No Brasil, as reformas processuais ocorridas em 1994 sinalizaram uma nítida guinada do legislador em direção à atipicidade dos meios executivos, iniciando-se pelas obrigações de fazer e de não fazer, mediante a inserção, por exemplo, do art. 461, §5º, do CPC/73, segundo o qual “para a efetivação da tutela específica ou a obtenção do resultado prático equivalente, poderá o juiz, de ofício ou a requerimento, determinar as medidas necessárias, tais como a imposição de multa por tempo de atraso, busca e apreensão, remoção de pessoas e coisas, desfazimento de obras e impedimento de atividade nociva, se necessário com requisição de força policial”. 

Para as obrigações de pagar quantia certa, contudo, ainda não se vislumbrava uma tendência de superação do dogma da tipicidade, não se prestando a esse fim nem mesmo a multa do art. 475-J do CPC/73, inserida em 2005, e cujo objetivo era, evidentemente, buscar a satisfação tempestiva da obrigação com a eventual ameaça imposição de uma específica e determinada penalidade pecuniária. 

Entretanto, é preciso atentar que o CPC/15 evoluiu substancialmente nesse aspecto, a começar pelo reconhecimento, com o status de norma fundamental do processo civil (art. 4º), que o direito que possuem as partes de obter a solução integral do mérito compreende, como não poderia deixar de ser, não apenas a declaração do direito (atividade de acertamento da relação jurídica de direito material), mas também a sua efetiva satisfação (atividade de implementação, no mundo dos fatos, daquilo que fora determinado na decisão judicial). 

A partir dessa mudança de paradigma, é mais simples perceber que o legislador efetivamente quis disponibilizar ao magistrado um ferramental executivo de amplo espectro, tão ou mais poderoso do que aquele existente para o adequado acertamento do direito, de que é o melhor exemplo o art. 139, VI, do CPC/15, que preconiza incumbir ao juiz a determinação de “todas as medidas indutivas, coercitivas, mandamentais ou sub-rogatórias necessárias para assegurar o cumprimento de ordem judicial, inclusive nas ações que tenham por objeto prestação pecuniária” e que rompe, em caráter definitivo, irrevogável e irretratável, com o antigo dogma da tipicidade executiva. 

Significa dizer, pois, que foram substancialmente afrouxadas as amarras até então existentes para permitir que o julgador, agora, não apenas possa empregar outras técnicas, importando-as de outras modalidades executivas ou criando-as para a hipótese concreta, como também possa combinar técnicas típicas e atípicas com vistas a atingir a desejável eficiência da atividade satisfativa. 

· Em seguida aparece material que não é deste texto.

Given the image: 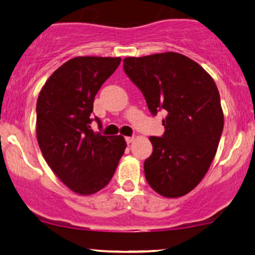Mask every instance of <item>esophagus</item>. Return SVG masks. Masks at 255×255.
I'll use <instances>...</instances> for the list:
<instances>
[{
  "mask_svg": "<svg viewBox=\"0 0 255 255\" xmlns=\"http://www.w3.org/2000/svg\"><path fill=\"white\" fill-rule=\"evenodd\" d=\"M133 140H134V137H125V141H127L128 144H131Z\"/></svg>",
  "mask_w": 255,
  "mask_h": 255,
  "instance_id": "esophagus-1",
  "label": "esophagus"
}]
</instances>
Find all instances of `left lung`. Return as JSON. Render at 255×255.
Here are the masks:
<instances>
[{
    "label": "left lung",
    "mask_w": 255,
    "mask_h": 255,
    "mask_svg": "<svg viewBox=\"0 0 255 255\" xmlns=\"http://www.w3.org/2000/svg\"><path fill=\"white\" fill-rule=\"evenodd\" d=\"M123 62L153 116L166 114L163 134L149 137L153 153L144 162L146 180L162 196H183L201 182L217 151L224 127L217 86L197 62L175 52Z\"/></svg>",
    "instance_id": "obj_1"
}]
</instances>
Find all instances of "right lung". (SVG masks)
I'll list each match as a JSON object with an SVG mask.
<instances>
[{"label":"right lung","instance_id":"add662e5","mask_svg":"<svg viewBox=\"0 0 255 255\" xmlns=\"http://www.w3.org/2000/svg\"><path fill=\"white\" fill-rule=\"evenodd\" d=\"M121 58L76 57L60 66L37 101V139L47 165L75 193L92 195L110 182L127 142L90 128L94 99Z\"/></svg>","mask_w":255,"mask_h":255}]
</instances>
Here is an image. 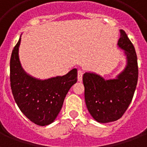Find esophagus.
<instances>
[{"instance_id": "1", "label": "esophagus", "mask_w": 147, "mask_h": 147, "mask_svg": "<svg viewBox=\"0 0 147 147\" xmlns=\"http://www.w3.org/2000/svg\"><path fill=\"white\" fill-rule=\"evenodd\" d=\"M82 76H83V71L82 70H78V82H82Z\"/></svg>"}]
</instances>
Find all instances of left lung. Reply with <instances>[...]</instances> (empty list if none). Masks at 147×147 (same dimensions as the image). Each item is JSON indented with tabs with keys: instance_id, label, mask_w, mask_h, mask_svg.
I'll return each mask as SVG.
<instances>
[{
	"instance_id": "obj_1",
	"label": "left lung",
	"mask_w": 147,
	"mask_h": 147,
	"mask_svg": "<svg viewBox=\"0 0 147 147\" xmlns=\"http://www.w3.org/2000/svg\"><path fill=\"white\" fill-rule=\"evenodd\" d=\"M117 45L125 50L127 66L115 79L105 80L97 74L83 75L85 100L92 117L99 123H108L123 116L133 99L138 80V65L134 47L125 31L120 30Z\"/></svg>"
}]
</instances>
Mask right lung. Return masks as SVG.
Wrapping results in <instances>:
<instances>
[{
  "instance_id": "add662e5",
  "label": "right lung",
  "mask_w": 147,
  "mask_h": 147,
  "mask_svg": "<svg viewBox=\"0 0 147 147\" xmlns=\"http://www.w3.org/2000/svg\"><path fill=\"white\" fill-rule=\"evenodd\" d=\"M20 38L12 51L10 62V87L15 102L33 123L47 126L53 123L62 109L70 88L77 82V69L63 76L39 80L22 69L18 56Z\"/></svg>"
}]
</instances>
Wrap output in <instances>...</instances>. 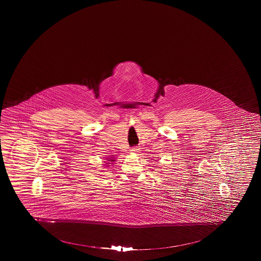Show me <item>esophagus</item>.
Instances as JSON below:
<instances>
[{"label": "esophagus", "mask_w": 261, "mask_h": 261, "mask_svg": "<svg viewBox=\"0 0 261 261\" xmlns=\"http://www.w3.org/2000/svg\"><path fill=\"white\" fill-rule=\"evenodd\" d=\"M138 150L137 149V147H134V148H132V149L130 150L132 153H136V152H138Z\"/></svg>", "instance_id": "1"}]
</instances>
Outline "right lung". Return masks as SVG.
<instances>
[{
    "label": "right lung",
    "instance_id": "obj_1",
    "mask_svg": "<svg viewBox=\"0 0 261 261\" xmlns=\"http://www.w3.org/2000/svg\"><path fill=\"white\" fill-rule=\"evenodd\" d=\"M111 161H114V160H113V159H111Z\"/></svg>",
    "mask_w": 261,
    "mask_h": 261
}]
</instances>
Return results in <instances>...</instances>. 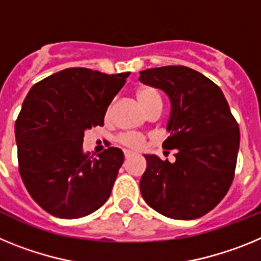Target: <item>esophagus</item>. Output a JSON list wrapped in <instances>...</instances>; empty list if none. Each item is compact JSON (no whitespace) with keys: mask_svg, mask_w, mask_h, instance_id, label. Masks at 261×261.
I'll return each mask as SVG.
<instances>
[{"mask_svg":"<svg viewBox=\"0 0 261 261\" xmlns=\"http://www.w3.org/2000/svg\"><path fill=\"white\" fill-rule=\"evenodd\" d=\"M124 155H125V158H126V159H128V158H130V156H132V155H133V153H132V151H129V150H125V151H124Z\"/></svg>","mask_w":261,"mask_h":261,"instance_id":"esophagus-1","label":"esophagus"}]
</instances>
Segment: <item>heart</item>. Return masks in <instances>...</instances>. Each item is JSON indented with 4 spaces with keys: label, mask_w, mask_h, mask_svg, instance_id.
Masks as SVG:
<instances>
[{
    "label": "heart",
    "mask_w": 261,
    "mask_h": 261,
    "mask_svg": "<svg viewBox=\"0 0 261 261\" xmlns=\"http://www.w3.org/2000/svg\"><path fill=\"white\" fill-rule=\"evenodd\" d=\"M137 96L138 103L141 105V107L144 108L145 112H146L149 108L151 107L155 103H161V98H159L158 94L154 91L153 89H149V87H142L136 93ZM111 112V106L108 107V114ZM119 142L124 146L129 147V149H141L145 144V138L140 135H135V133H126V135H121L119 138Z\"/></svg>",
    "instance_id": "obj_1"
}]
</instances>
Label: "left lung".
<instances>
[{
  "label": "left lung",
  "instance_id": "8db88e82",
  "mask_svg": "<svg viewBox=\"0 0 261 261\" xmlns=\"http://www.w3.org/2000/svg\"><path fill=\"white\" fill-rule=\"evenodd\" d=\"M138 80L170 99V136L162 146L176 149L174 163L145 154L142 197L168 218H200L220 204L231 186L241 140L238 123L220 87L193 69H146Z\"/></svg>",
  "mask_w": 261,
  "mask_h": 261
}]
</instances>
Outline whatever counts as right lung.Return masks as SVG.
Instances as JSON below:
<instances>
[{
  "instance_id": "1",
  "label": "right lung",
  "mask_w": 261,
  "mask_h": 261,
  "mask_svg": "<svg viewBox=\"0 0 261 261\" xmlns=\"http://www.w3.org/2000/svg\"><path fill=\"white\" fill-rule=\"evenodd\" d=\"M129 74L69 68L27 94L15 121L19 174L32 199L52 216H89L110 197L123 151L108 147L93 157L82 144L85 130L105 124L106 111Z\"/></svg>"
}]
</instances>
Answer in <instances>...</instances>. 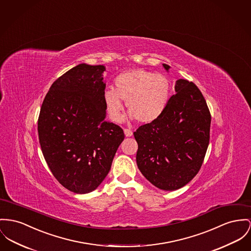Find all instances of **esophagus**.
Returning a JSON list of instances; mask_svg holds the SVG:
<instances>
[{
  "instance_id": "1",
  "label": "esophagus",
  "mask_w": 251,
  "mask_h": 251,
  "mask_svg": "<svg viewBox=\"0 0 251 251\" xmlns=\"http://www.w3.org/2000/svg\"><path fill=\"white\" fill-rule=\"evenodd\" d=\"M124 132H125V135H126V137H131V136L133 135L132 130H130V129H128V128H125V129H124Z\"/></svg>"
}]
</instances>
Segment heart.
Segmentation results:
<instances>
[{"mask_svg":"<svg viewBox=\"0 0 251 251\" xmlns=\"http://www.w3.org/2000/svg\"><path fill=\"white\" fill-rule=\"evenodd\" d=\"M115 89L106 88L102 99L110 119L123 120L124 102L126 100L130 118L151 124L165 113L171 97V84L165 75L145 69H130L119 74Z\"/></svg>","mask_w":251,"mask_h":251,"instance_id":"obj_1","label":"heart"}]
</instances>
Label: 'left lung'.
I'll return each instance as SVG.
<instances>
[{"label": "left lung", "mask_w": 251, "mask_h": 251, "mask_svg": "<svg viewBox=\"0 0 251 251\" xmlns=\"http://www.w3.org/2000/svg\"><path fill=\"white\" fill-rule=\"evenodd\" d=\"M168 71L170 67L163 64ZM175 95L157 121L141 126L136 162L142 174L163 190H176L199 172L209 144L211 116L196 84L179 79Z\"/></svg>", "instance_id": "obj_1"}]
</instances>
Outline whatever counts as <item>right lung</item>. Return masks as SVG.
<instances>
[{
	"instance_id": "add662e5",
	"label": "right lung",
	"mask_w": 251,
	"mask_h": 251,
	"mask_svg": "<svg viewBox=\"0 0 251 251\" xmlns=\"http://www.w3.org/2000/svg\"><path fill=\"white\" fill-rule=\"evenodd\" d=\"M104 66L80 64L59 77L43 101L38 133L57 181L78 194L95 190L108 174L123 129L105 121Z\"/></svg>"
}]
</instances>
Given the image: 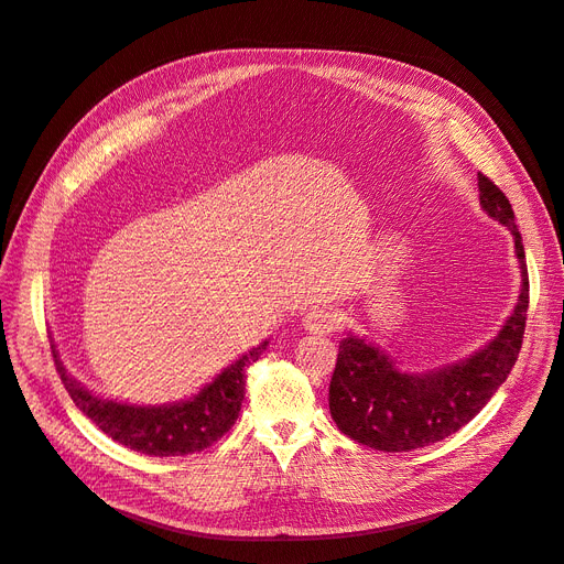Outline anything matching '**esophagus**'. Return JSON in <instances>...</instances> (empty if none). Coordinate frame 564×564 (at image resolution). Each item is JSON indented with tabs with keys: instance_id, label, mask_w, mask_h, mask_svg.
Returning <instances> with one entry per match:
<instances>
[{
	"instance_id": "34e87169",
	"label": "esophagus",
	"mask_w": 564,
	"mask_h": 564,
	"mask_svg": "<svg viewBox=\"0 0 564 564\" xmlns=\"http://www.w3.org/2000/svg\"><path fill=\"white\" fill-rule=\"evenodd\" d=\"M336 319H338V315L332 308H311L303 315V329L308 334L324 336V334L334 332Z\"/></svg>"
}]
</instances>
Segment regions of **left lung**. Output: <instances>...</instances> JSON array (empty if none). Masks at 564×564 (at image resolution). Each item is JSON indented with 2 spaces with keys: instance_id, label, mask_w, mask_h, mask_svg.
Here are the masks:
<instances>
[{
  "instance_id": "obj_1",
  "label": "left lung",
  "mask_w": 564,
  "mask_h": 564,
  "mask_svg": "<svg viewBox=\"0 0 564 564\" xmlns=\"http://www.w3.org/2000/svg\"><path fill=\"white\" fill-rule=\"evenodd\" d=\"M477 187L482 212L513 235L522 278L516 308L487 346L431 371H402L395 357L365 336L340 340L329 412L340 433L371 449L412 452L449 437L491 400L518 360L529 305L522 235L499 187L482 174Z\"/></svg>"
}]
</instances>
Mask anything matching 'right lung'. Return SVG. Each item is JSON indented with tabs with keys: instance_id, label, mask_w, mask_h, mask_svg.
Wrapping results in <instances>:
<instances>
[{
	"instance_id": "obj_1",
	"label": "right lung",
	"mask_w": 564,
	"mask_h": 564,
	"mask_svg": "<svg viewBox=\"0 0 564 564\" xmlns=\"http://www.w3.org/2000/svg\"><path fill=\"white\" fill-rule=\"evenodd\" d=\"M265 346L268 340H261L259 346L237 357L193 398L164 404H131L100 398L65 369L56 346H51V350L73 402L108 437L148 456H185L212 447L232 429L245 400V369L259 360Z\"/></svg>"
}]
</instances>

Diante desse novo cenário, não é mais correto afirmar que a atividade satisfativa somente poderá ser efetivada de acordo com as específicas regras daquela modalidade executiva, mas, sim, que o legislador conferiu ao magistrado um poder geral de efetivação, que deve, todavia, observar a necessidade de fundamentação adequada e que justifique a técnica adotada a partir de critérios objetivos de ponderação, razoabilidade e proporcionalidade, de modo a conformar, concretamente, os princípios da máxima efetividade da execução e da menor onerosidade do devedor, inclusive no que se refere às impenhorabilidades legais e à subsidiariedade dos meios atípicos em relação aos típicos. 

Tendo em mira tais premissas, verifica-se que, na hipótese em exame, a execução foi ajuizada no ano de 2005 e diz respeito a alimentos pagos a menor pelo genitor no período compreendido entre os anos de 1994 e 2004, cujo valor originário era de R$ 286.215,27 (duzentos e oitenta e seis mil, duzentos e quinze reais e vinte e sete reais) e que, em Outubro de 2016, totalizava o montante de R$ 1.341.840,99 (um milhão, trezentos e quarenta e um reais e noventa e nove centavos). 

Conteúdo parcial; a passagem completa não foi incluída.